Aqui planeta zero, zero, nada, torres de musgo,
punhais a rasgarem noites em vez de chagas,
países de arame farpado, vulcões de sangue,
batalhas trespassadas do frio dos esqueletos concretos
- e ainda por cima a carne das mulheres só é real um momento,
um momento apenas
e em vão tentamos fixá-la com um sopro de frio
no rasto deste defunto com um caixão às costas
cheio de corações vivos.

S.O.S! S.O.S!

Fantasmas de todos os planetas!

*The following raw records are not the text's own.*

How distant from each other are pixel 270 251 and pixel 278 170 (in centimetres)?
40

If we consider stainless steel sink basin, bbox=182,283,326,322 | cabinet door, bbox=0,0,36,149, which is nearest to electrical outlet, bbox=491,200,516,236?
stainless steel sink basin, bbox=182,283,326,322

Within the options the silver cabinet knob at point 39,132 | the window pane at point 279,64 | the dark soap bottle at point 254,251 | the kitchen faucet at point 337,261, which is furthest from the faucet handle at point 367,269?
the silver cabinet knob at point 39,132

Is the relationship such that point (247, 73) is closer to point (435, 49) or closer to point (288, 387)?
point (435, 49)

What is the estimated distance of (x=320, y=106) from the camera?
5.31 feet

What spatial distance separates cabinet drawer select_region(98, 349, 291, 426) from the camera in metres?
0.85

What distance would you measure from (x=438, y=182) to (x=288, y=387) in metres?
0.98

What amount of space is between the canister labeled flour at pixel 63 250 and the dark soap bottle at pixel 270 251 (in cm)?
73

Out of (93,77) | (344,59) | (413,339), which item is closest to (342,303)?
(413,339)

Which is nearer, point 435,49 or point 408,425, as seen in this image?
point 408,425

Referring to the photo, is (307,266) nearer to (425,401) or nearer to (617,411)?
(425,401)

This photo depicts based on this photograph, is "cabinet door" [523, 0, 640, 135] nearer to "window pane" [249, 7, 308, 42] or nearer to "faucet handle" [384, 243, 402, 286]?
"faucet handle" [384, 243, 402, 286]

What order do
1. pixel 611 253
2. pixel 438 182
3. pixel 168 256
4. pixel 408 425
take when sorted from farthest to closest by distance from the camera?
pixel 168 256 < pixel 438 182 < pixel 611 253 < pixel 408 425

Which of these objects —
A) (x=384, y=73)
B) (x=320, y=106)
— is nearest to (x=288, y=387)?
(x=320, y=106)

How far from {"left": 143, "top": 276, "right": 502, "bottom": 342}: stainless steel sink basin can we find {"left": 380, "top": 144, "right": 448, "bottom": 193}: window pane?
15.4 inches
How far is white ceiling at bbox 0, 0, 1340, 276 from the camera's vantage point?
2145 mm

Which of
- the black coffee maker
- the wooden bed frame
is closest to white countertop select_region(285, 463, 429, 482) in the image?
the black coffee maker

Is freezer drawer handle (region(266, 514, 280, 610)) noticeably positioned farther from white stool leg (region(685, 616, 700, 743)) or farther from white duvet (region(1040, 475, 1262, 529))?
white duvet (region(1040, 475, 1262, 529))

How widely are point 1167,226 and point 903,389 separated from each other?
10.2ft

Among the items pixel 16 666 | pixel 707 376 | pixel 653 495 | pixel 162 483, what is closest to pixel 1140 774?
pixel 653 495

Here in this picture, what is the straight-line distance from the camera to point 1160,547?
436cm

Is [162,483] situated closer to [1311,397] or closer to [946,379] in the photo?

Fantasmas de todos os planetas!
Saltai em pára-quedas no silêncio que há por dentro do silêncio
e vinde salvar-nos!

Vinde salvar os homens
para aqui abandonados ao pesadelo de si mesmos,
só a serem homens,
homens apenas,
homens sempre,
de manhã até à noite,
semi-homens,
infra-homens,
super-homens,
ex-homens...
E fartos, fartos, fartos, fartos, fartos, fartos
desta desistência
de já nem quererem ser deuses!

Nem de transformarem os cavalos em relâmpagos!


José Gomes Ferreira

Saturday 1 August 2009

CANÇÃO DE LÍDICE

Irmão, é a hora,
apronta-te agora,
passa a outras mãos a invisível bandeira!
No morrer, não diferente do que na vida inteira,
não irás render-te a estes, companheiro bravo.
Estás hoje vencido, e és por isso escravo,
mas a guerra só acaba com a última batalha,
a guerra não acaba antes da última batalha.

Irmão, é a hora,
apronta-te agora,
passa a outras mãos a invisível bandeira!
Violência ou Justiça e a balança vacila,
mas, passada a servidão, outro dia cintila.
Estás hoje vencido, mas a coragem não te falha.